Berjuang setia bagi mimpi, untuk memberikan yang baik bagi dunia meskipun terlihat mustahil, adalah sebuah kegilaan yang memberi nilai seorang manusia. Hidup untuk memberi, mempesona, seperti mengubah kata menjadi puisi.
NILAI SEORANG MANUSIA
Bagaimana cara menilai seorang manusia.
Sepanjang sejarah peradaban manusia belum pernah ada alat ukur tentang nilai seseorang. Manusia telah menemukan ilmu hitung (Matematika) sebelum zaman modern dan penyebaran ilmu pengetahuan ke seluruh dunia. Catatan sejarah menyebutkan bahwa pengembangan matematika mengalami kemilau dibeberapa tempat. Matematika sendiri berasal dari bahasa Yunani kuno, mathema yang berarti mata pelajaran. Dimulai dari para matematikawan Yunani memurnikan motode-metode (khususnya melalui pengenalan penalaran deduktif dan kekakuan matematika di dalam pembuktian matematika), kemudian para matematikawan Cina memberikan sumbangan notasi posisional, dan sistem bilangan Hindu-Arab dengan sistem angka dengan kedudukan persepuluh yang dirancang pada abad ke-9 oleh seorang ahli matematika India (belum diketahui), yang kemudian diadaptasi oleh ahli matematika Muslim, dari Persia Al-Khawarizwi dan dari Arab Al-Kindi diteruskan ke Barat melalui matematika Islam, yang membuat matematika Barat menjadi lebih berkembang lebih maju pada zaman abad pertengahan. Selanjutnya yang terjadi adalah ledakan kreativitas matematika yang berinterakasi dengan penemuan ilmiah baru yang berlanjut sampai sekarang. Perkembangan matematika yang begitu pesat membuat manusia mampu menghitung nyaris segalanya. Harta kekayaan, kekuatan, kecepatan. Tapi bagaimana dengan jiwa manusia sendiri?

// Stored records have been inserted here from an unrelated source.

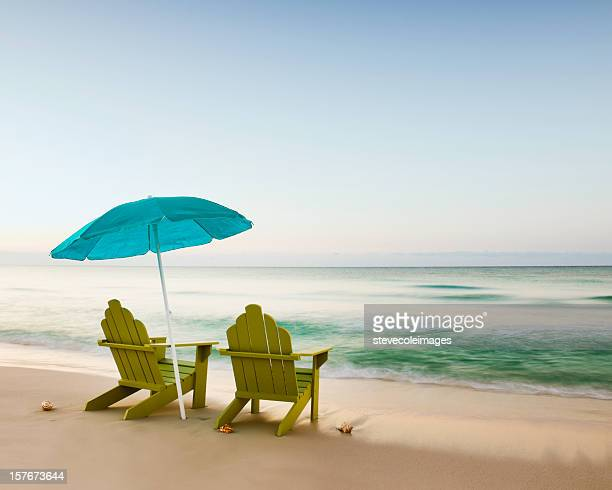 Adirondack Chairs on Beach with Unbrella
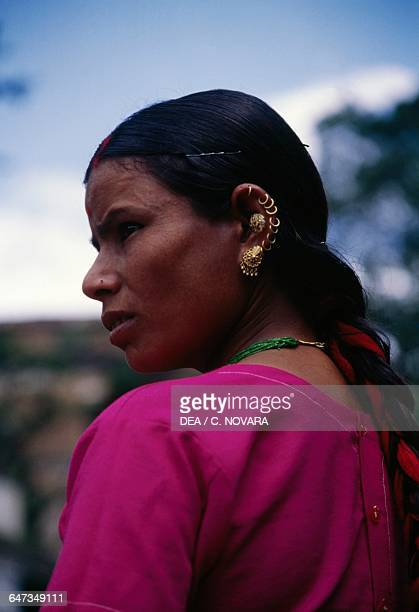 Woman wearing many earrings Pashupatinath Temple Mandsaur India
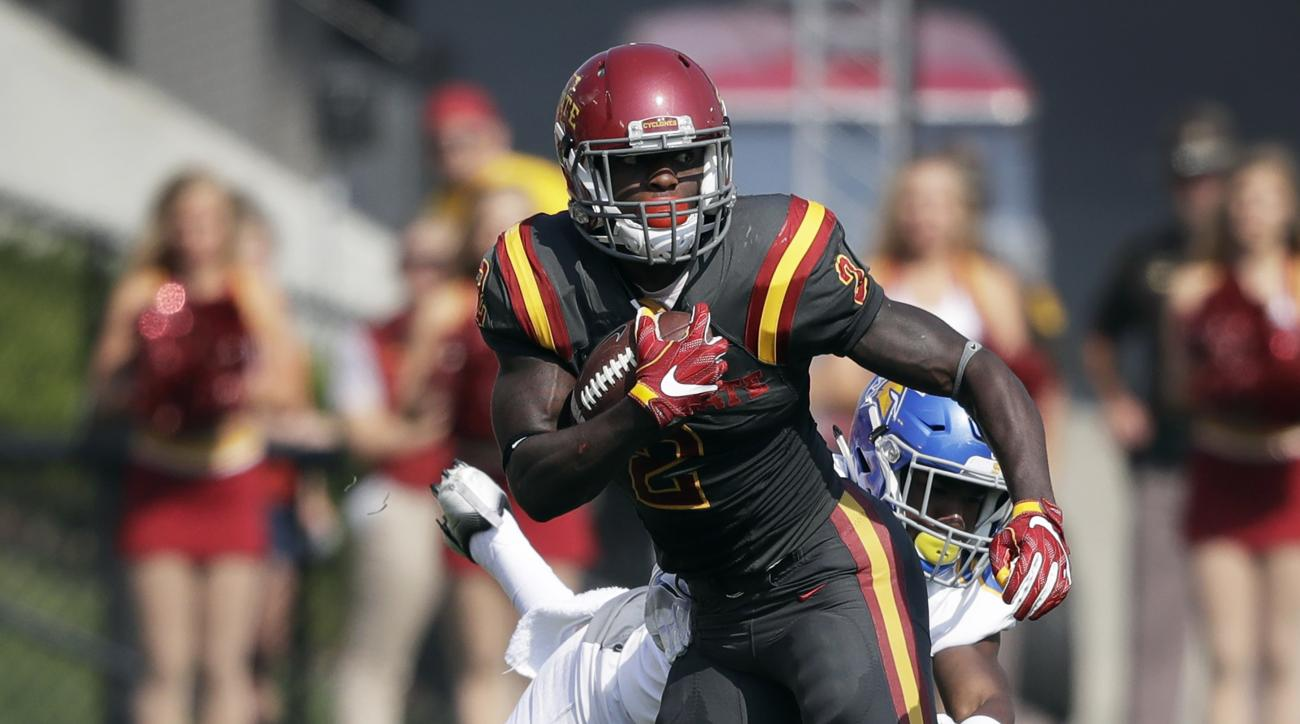 Iowa State running back Mike Warren runs from San Jose State safety Trevon Bierria, rear, after making a reception during the first half of an NCAA college football game, Saturday, Sept. 24, 2016, in Ames, Iowa. (AP Photo/Charlie Neibergall)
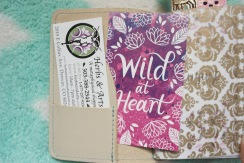 "Inside pocket, business card to a shop in Colorado and ""Wild at Heart"" card from Yellow Paper House"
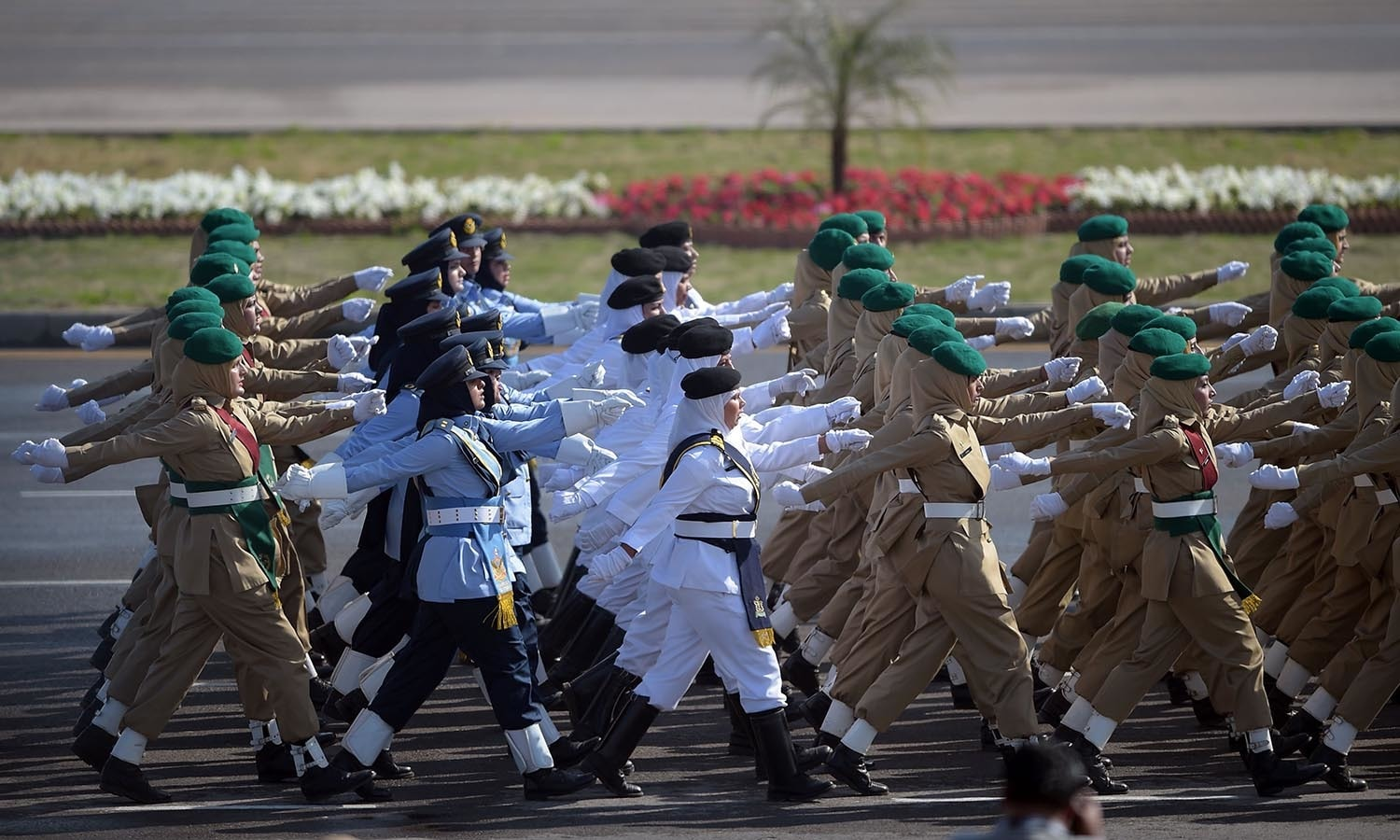Female soldiers of Pakistan's Air Force, Navy and Army march past during a Pakistan Day military parade.─AFP
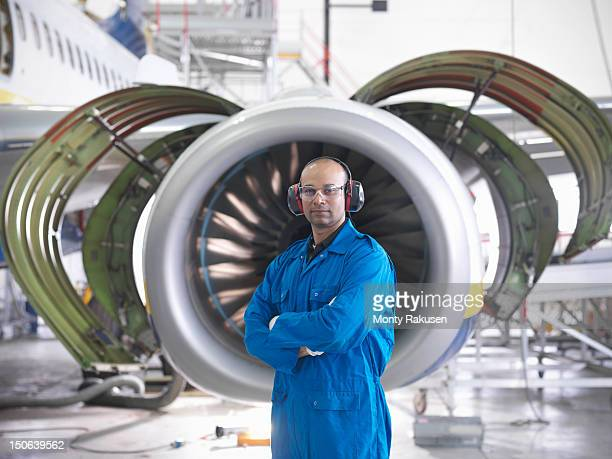 Portrait of aircraft engineer in front of 737 engine in hangar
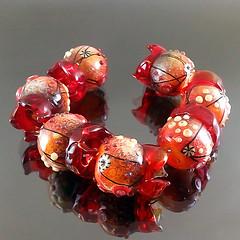 Set : Fruit of fire (Pikalda and Verada) Tags: flower set fruit fire beads colorful ebay european blossom pair earring dot line petal bee troll etsy pandora pendant glassbeads biagi focal handmadelampwork lampworksra beadssra charmbeads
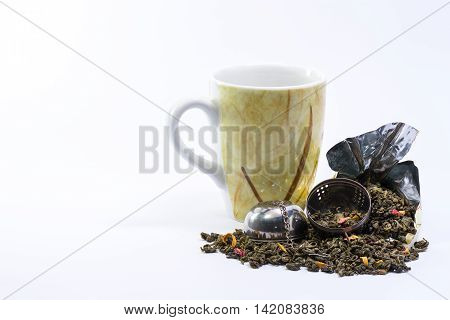 A nice Mug and an open infuser with mango green tea on a white background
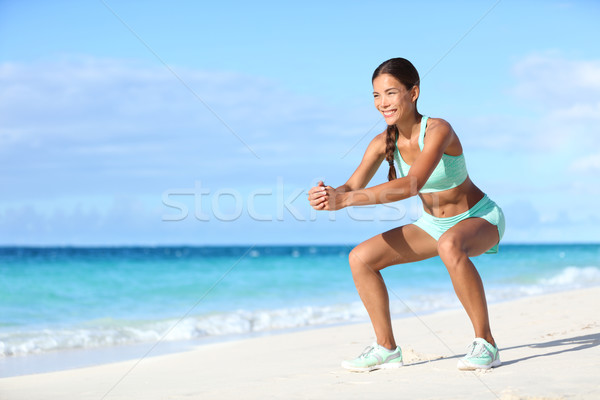 Fitness young Asian woman training legs with squat exercise on beach Stock photo © Maridav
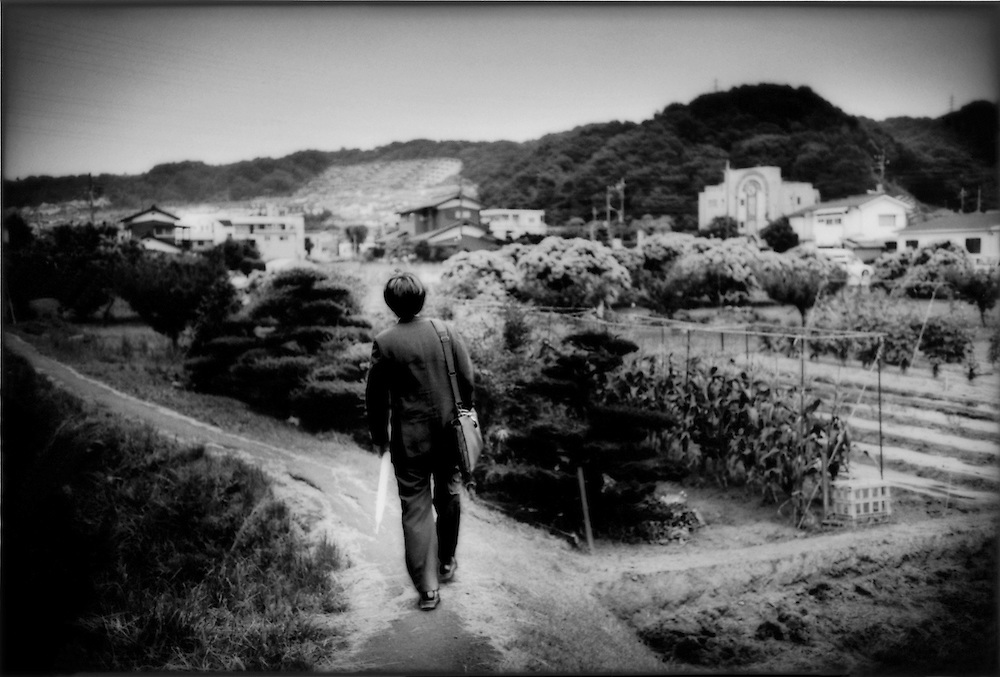 Young Japanese salariman walks home through last few farms from the commuter train station on his way home after work in a western Tokyo suburb, Naganuma, Tokyo, Japan.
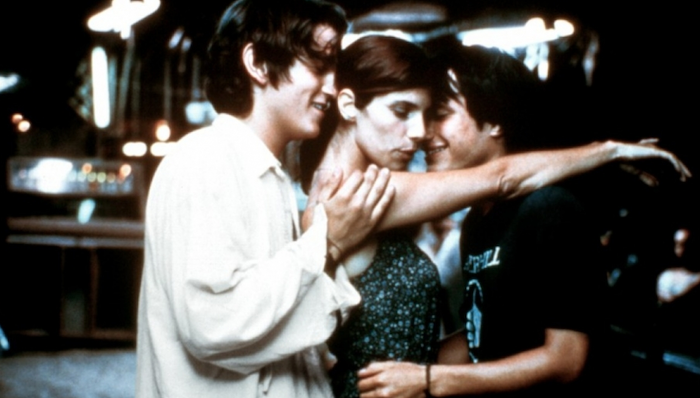 Diego Luna, Gael García Bernal, and Maribel Verdú dance in a close, sexual embrace in Y Tu Mamá También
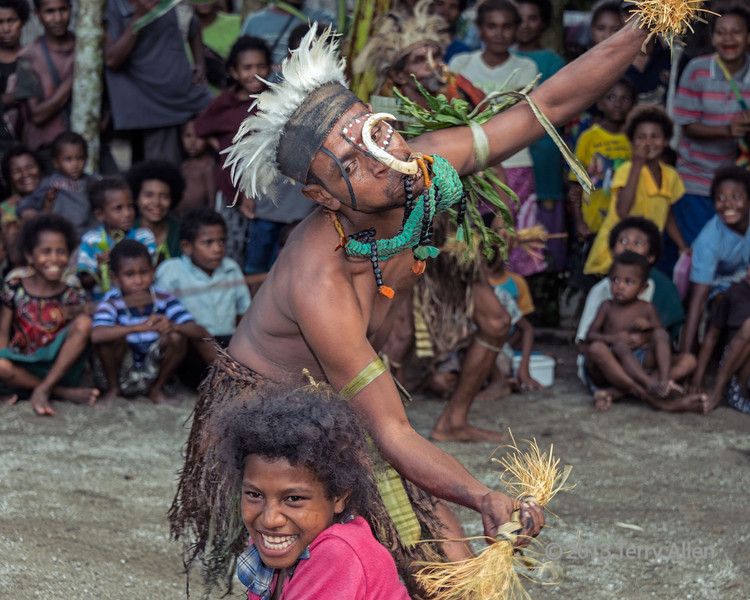 """Warrior dance where local girls are 'kidnapped', Dobu Is, D'Entrecasteaux Islands, PNG<br /> <br /> Sorry, my day got away from me (I was triple booked!), so not much time left for comments!<br /> <br /> See more photos from Dobu Island here: <a href=""""http://goo.gl/XU5VS"""">http://goo.gl/XU5VS</a><br /> <br /> According to the anthropologist, Nancy Sullivan: """"Relations between men and women were managed almost entirely by magic. Without a love charm to arouse and create desire, desire does not exist to the Dobuan. Men and women mate, he (Reo Fortune) reported, only because men are constantly exerting magical power over women, and women over men. But this custom made men and women wildly jealous of each other. If their own natural charms were not enough to draw and hold a mate, then they were constantly searching for and testing out counter-magic to deflect competitors and win over the wayward affections of their mate. Needless to say, the pursuit of happiness was anything but peaceful. It created malicious rivalries with suspicions of poisoning and even death between rivals, lovers, spouses and their families.<br /> <br /> 82 mm, 1/100 sec, f 6.3, ISO 640, flash fill"""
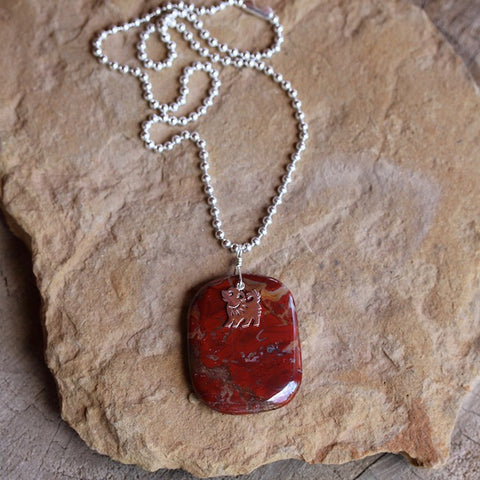 Red agate stone pendant necklace with sterling puppy charm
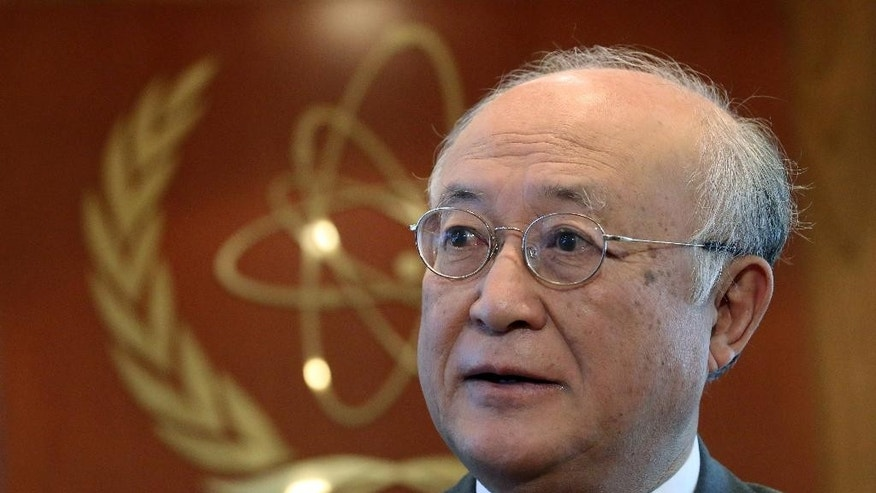 "FILE - In this May 12, 2015 file photo, U.N. nuclear chief  Yukiya Amano from Japan speaks during an interview with The Associated Press in Vienna, Austria. Iran's state TV is reporting Amano has arrived in Tehran Saturday, Sept. 20, 2015, to ""clarify past and current issues"" of the country's nuclear program. Iran and the world powers have agreed to a landmark deal that curbs Iran's nuclear program in return for the lifting of international economic sanctions. (AP Photo/Ronald Zak, File)"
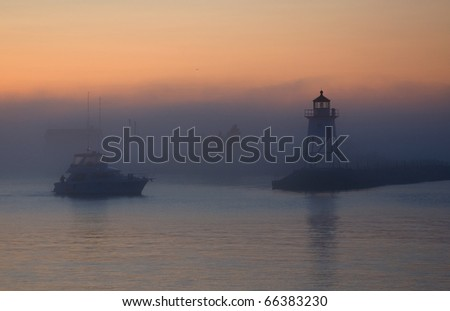 Photograph of a Lake Superior harbor entrance at dawn, before the sun is up, with a fishing boat heading out into the lake past a lighthouse. - stock photo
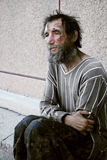 Homeless man in depression. Homeless man sitting on the sidewalk stock photography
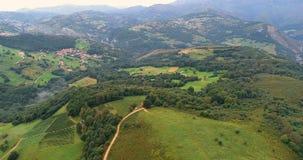Volando sobre las colinas con la vista del bosque, de un pueblo y de montañas en el horizonte metrajes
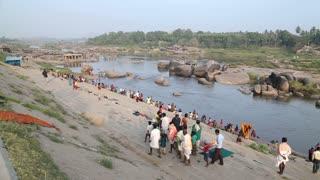 HAMPI, INDIA - 28 JANUARY 2015: People on the Tungabhadra river in Hampi.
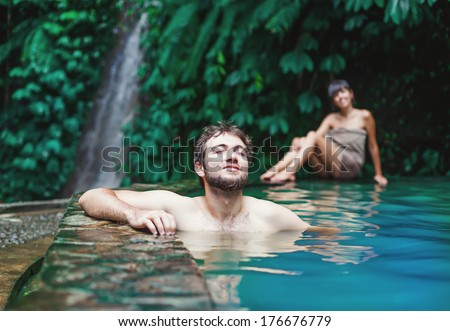 Couple in hot spring - stock photo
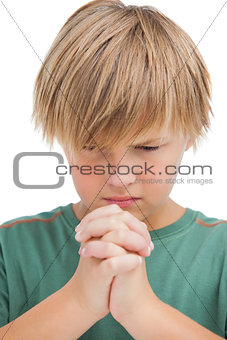 Little boy saying his prayers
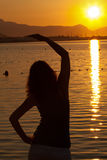 Woman excercising Yoga during sunrise Stock Images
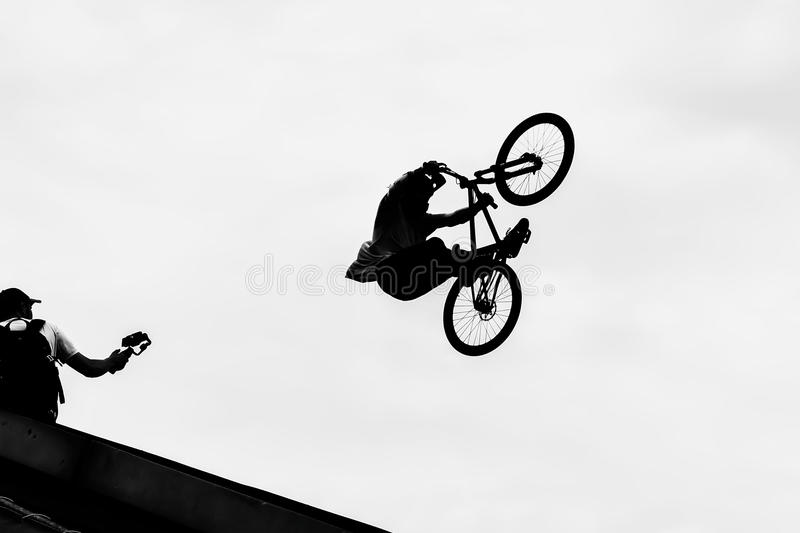 BMX bike jumping in the sky on high speed, black and white silhouette. Extrem Sport stock photo
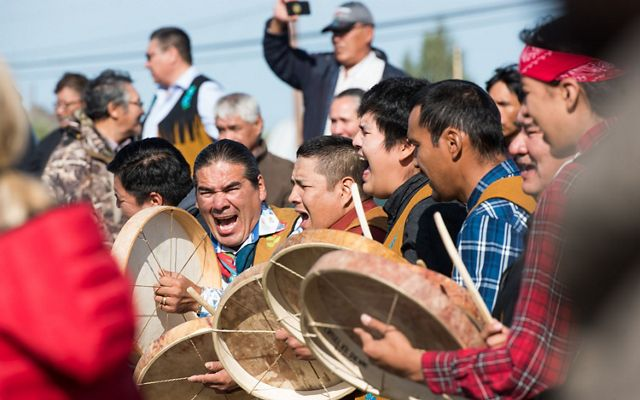 a group of men stand together and bang drums and yell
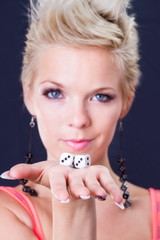 beautiful young woman holding dice as symbol of risk and luck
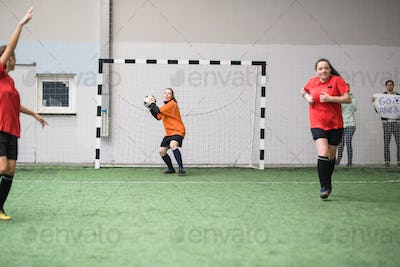 Young active sportswoman going to throw soccer ball to other player of her team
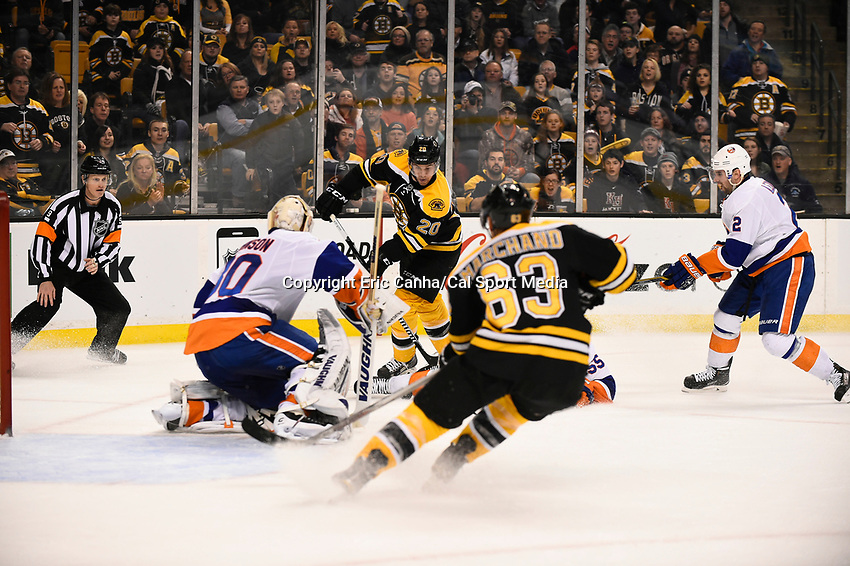 February 7, 2015 - Boston, Massachusetts, U.S. - Boston Bruins left wing Daniel Paille (20) goes on the attack against New York Islanders goalie Chad Johnson (30) in game action during the NHL game between the New York Islanders and the Boston Bruins held at TD Garden in Boston Massachusetts.    The Bruins defeated the Islanders 2-1 in regulation time. Eric Canha/CSM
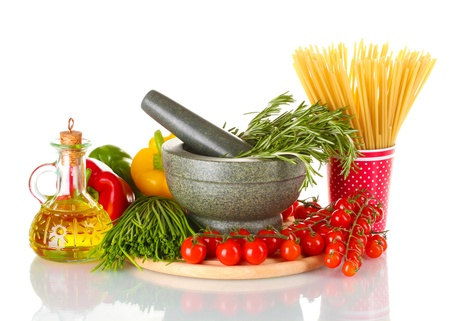 spaghetti in cup, rosemary in mortar, jar of oil and vegetables on wooden board isolated on white photo
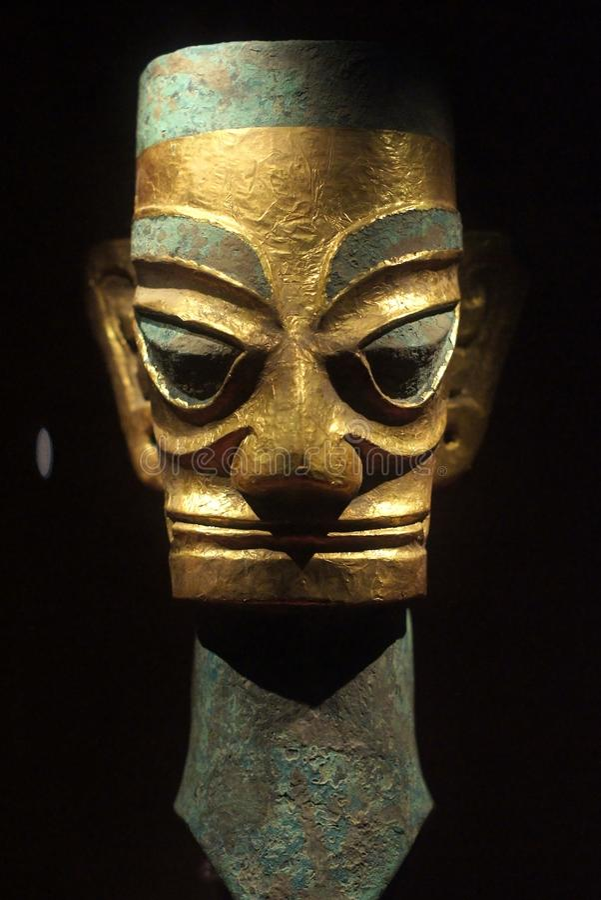 Estátua de bronze China da máscara imagem de stock royalty free
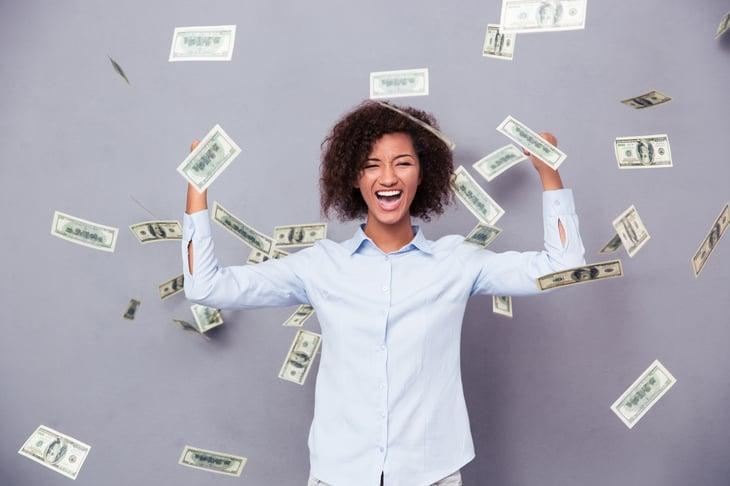 Happy woman amid falling cash.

Sebagai jiwa, manusia memiliki kesadaran, mampu membedakan antara baik dan buruk. Manusia memiliki kemampuan untuk memilih secara etis, pilihan-pilihannya, baik atau buruk, menghasilkan sebuah pembukuan debit-kredit moral. Sebagaimana kita manusia beragama percaya bahwa kelak akan dipertanggungjawabkan setelah manusia itu mati. Akan tetapi dalam kehidupan sehari-hari bagaimana mengukurnya? Dalam hal ini matematika tidak bisa memberikan jawaban.
Manusia yang bernilai tentu adalah yang memiliki etika dan moral yang baik. Tapi bagaimana mengukurnya ketika etika dan moral tak bisa diukur secara pasti? Secara etimologi, etika berasal dari bahasa Yunani kuno, yakni ethos yang berarti adat-istiadat atau kebiasaan hidup yang dianggap baik oleh kalangan atau masyarakat tertentu. Etika biasanya berkaitan erat dengan moral, yang berasal dari bahasa Latin, mos dan bentuk jamaknya mores yang artinya juga adat kebiasaan atau tata cara hidup seseorang dengan melakukan perbuatan yang baik (kesusilaan) dan menghindari hal-hal yang buruk. Etika dan moral kurang lebih memiliki pengertian yang sama, ciri keduanya sama baik etika dan moral tidak bersifat mutlak, tergantung tempat dan waktu, keduanya bisa bergeser.
Manusia sebagai individu yang tak berulang sama persis.
Manusia berkembang seiring dengan jalannya waktu, azas berjalan pada tapak pertama, sebagaimana telur ditetaskan, kemudian kepak sayap direntangkan, semua bersahaja. Masing-masing kita memiliki kisah kehidupannya masing-masing. Ada yang tumbuh, ada cara membumbuinya. Detil-detil yang tidak tepat, atau salah ingat. Terlepas dari apakah rinciannya itu tepat atau tidak, namun selalu ada suatu inti kebenaran untuk kaidah seperti itu sama dengan pertama kali dahulu.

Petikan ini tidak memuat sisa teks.